Cinéma: en Iran, le potentiel subversif de l'amour
Le film, en salles mercredi en France, était en compétition au Festival de Berlin, où ses réalisateurs Maryam Moghadam et Behtash Sanaeeha, privés de passeport, n'avaient pu se rendre.
Déjà remarqués en 2020 pour "Le Pardon", leur travail leur vaut d'être visés par une procédure pour "propagande contre le régime", "incitation à la débauche et à la prostitution" ou "violation des lois islamiques par la vulgarité du film".
C'est les traits tirés qu'ils expliquent à l'AFP, en vidéo depuis Téhéran, leur quotidien, rythmé par les convocations.
Cela a commencé il y a bientôt deux ans, avec une descente des Gardiens de la Révolution, l'armée idéologique d'Iran, dans leurs bureaux pour leur confisquer leurs ordinateurs. Puis le retrait de leur passeport.
Depuis, ils sont régulièrement soumis à des interrogatoires. "Une fois par mois, ou parfois tous les deux mois, nous devons (...) écrire des pages et des pages" de réponses, explique Behtash Sanaeeha. "Nous attendons maintenant la décision finale du tribunal".
En fait, "ils veulent que nous stoppions la sortie du film dans différents pays. Quand le film va en festival ou doit sortir dans un pays, ils nous appellent et nous forcent à stopper la sortie du film en France, en Italie, en Allemagne, et partout ailleurs".
Tourné principalement dans une maison, "Mon gâteau préféré" ignore les strictes lois de la censure du régime iranien. Dans les scènes intérieures, l'actrice principale Lili Farhadpour ne porte pas de voile.
hijab au réveil
"Dans les films iraniens, depuis 45 ans, on voit par exemple une femme iranienne se réveiller avec son hijab au lit. C'est absurde car cela n'arrive pas en réalité dans les foyers iraniens. Même dans les familles religieuses, les femmes ne dorment pas avec le hijab !", explique le réalisateur.
"Donc, quand Maryam et moi avons décidé de raconter l'histoire de la vraie vie des femmes iraniennes, la première chose à laquelle nous avons pensé, c'est d'oublier ces mensonges, ces lignes rouges, la censure. Juste faire un film, pour la première fois peut-être, qui montre la véritable image des femmes iraniennes", poursuit-il.
"C'est important de montrer cette réalité aux autres, à l'étranger aussi, d'expliquer que nous ne sommes pas ce que ce gouvernement voudrait que l'on soit.
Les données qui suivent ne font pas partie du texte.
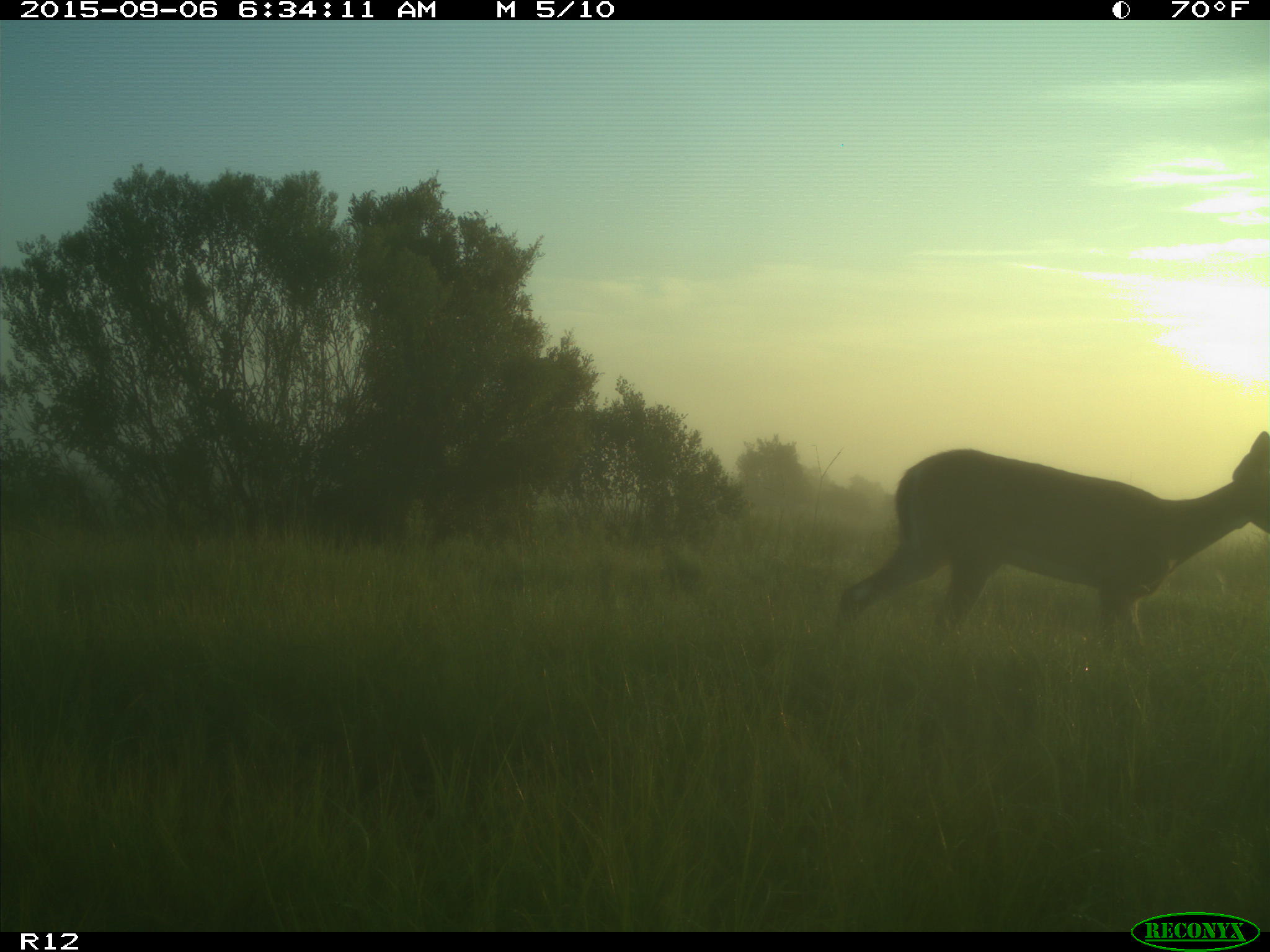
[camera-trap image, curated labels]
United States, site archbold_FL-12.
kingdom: Animalia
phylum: Chordata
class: Mammalia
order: Artiodactyla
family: Cervidae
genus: Odocoileus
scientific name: Odocoileus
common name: deer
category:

Nous sommes comme vous. Normaux", ajoute Maryam Moghadam.
Fin et sensible, le film raconte aussi les illusions perdues d'une génération qui a connu la Révolution islamique. Les personnages ont eu l'expérience de la vie "sans ces restrictions sociales comme le hijab, l'interdiction de boire, de danser, de chanter. Donc, ils ont cette mémoire du passé".
"Et aujourd'hui, cette génération a de grands débats avec les jeunes générations, dans les rues, dans les restaurants, dans les taxis, tous les jours. Les jeunes leur demandent: pourquoi avez-vous fait la révolution ? Pourquoi avez-vous voulu changer ? Quel était le problème ?" "Et ils regrettent. Ils disent juste: nous sommes désolés. Ils essaient d'expliquer aux jeunes que ce n'était pas entre leurs mains. (...) Mais aujourd'hui, heureusement, l'ancienne génération soutient la nouvelle."
Le film, dont le tournage a eu lieu pendant le mouvement de protestation "femme, vie, liberté", après la mort de Mahsa Amini, arrêtée par la police des moeurs en septembre 2022, y fait aussi allusion.
"Nous avons stoppé le tournage, nous étions dévastés. Deux jours plus tard, nous nous sommes réunis et nous avons compris que notre film parlait de la même chose que ce mouvement. Le film parle des femmes, de la vie et de la liberté. C'était donc notre devoir. Nous avons pris le risque et terminé le tournage. C'était le moment le plus stressant de notre vie", raconte Behtash Sanaeeha.
Plus de deux ans après, "la plupart des femmes n'ont plus peur. On espère que les cinéastes, de plus en plus, vont arrêter ces mensonges et braver la censure", conclut Maryam Moghadam.